# Linhas
_ _ _ _ _ _ _

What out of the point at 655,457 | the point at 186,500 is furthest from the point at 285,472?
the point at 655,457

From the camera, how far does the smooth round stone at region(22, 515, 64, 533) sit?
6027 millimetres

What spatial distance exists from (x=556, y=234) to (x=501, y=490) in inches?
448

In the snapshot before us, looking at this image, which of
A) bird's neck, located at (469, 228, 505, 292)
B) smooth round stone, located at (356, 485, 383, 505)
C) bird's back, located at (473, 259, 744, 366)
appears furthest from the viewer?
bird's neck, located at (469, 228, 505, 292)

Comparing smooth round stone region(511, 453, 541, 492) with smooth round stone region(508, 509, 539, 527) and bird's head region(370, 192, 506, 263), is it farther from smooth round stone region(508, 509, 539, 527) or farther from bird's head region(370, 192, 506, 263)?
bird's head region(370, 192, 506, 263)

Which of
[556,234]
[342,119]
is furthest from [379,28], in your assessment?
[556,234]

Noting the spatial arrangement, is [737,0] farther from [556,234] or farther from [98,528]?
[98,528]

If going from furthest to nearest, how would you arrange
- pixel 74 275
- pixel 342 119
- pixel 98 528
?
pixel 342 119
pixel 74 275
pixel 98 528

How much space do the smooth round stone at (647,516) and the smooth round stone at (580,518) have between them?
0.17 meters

_ _ _ _ _ _ _

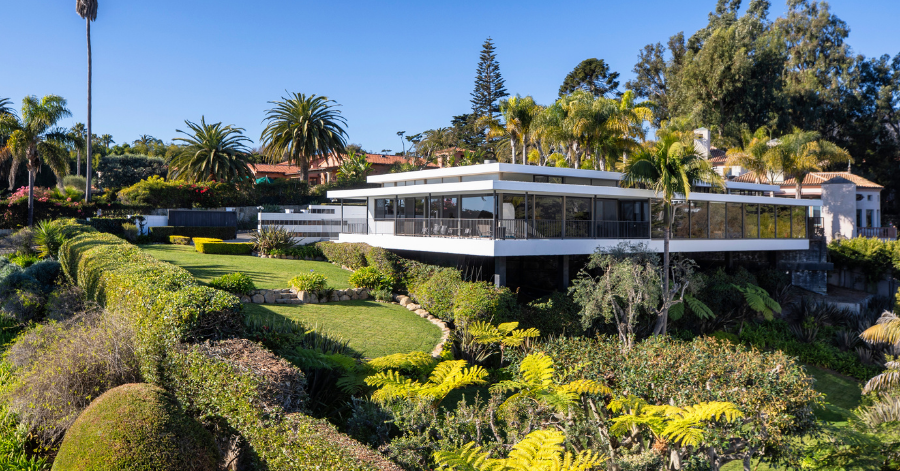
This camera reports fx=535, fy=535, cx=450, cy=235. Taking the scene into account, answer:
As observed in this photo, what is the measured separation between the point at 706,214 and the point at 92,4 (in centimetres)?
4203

_ _ _ _ _ _ _

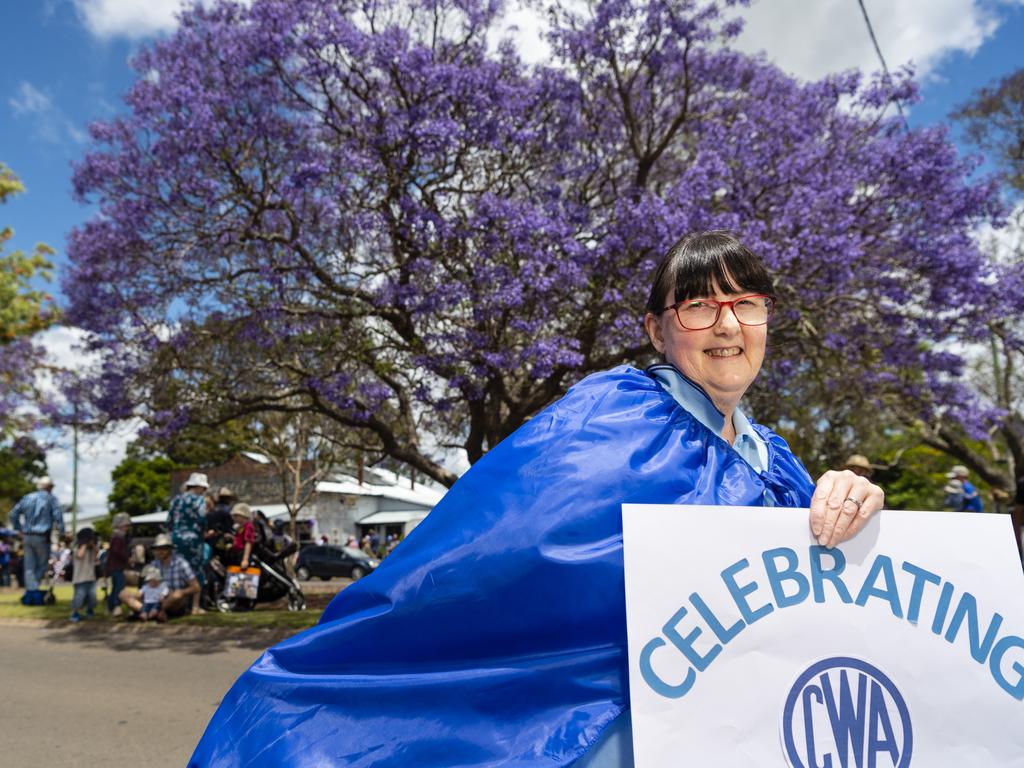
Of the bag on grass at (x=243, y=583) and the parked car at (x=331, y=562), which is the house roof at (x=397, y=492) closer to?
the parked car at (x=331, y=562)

_ _ _ _ _ _ _

# Objetivo
Diga quantas linhas dos registros contêm a palavra "region". Responda apenas com o número.

# Resultado
3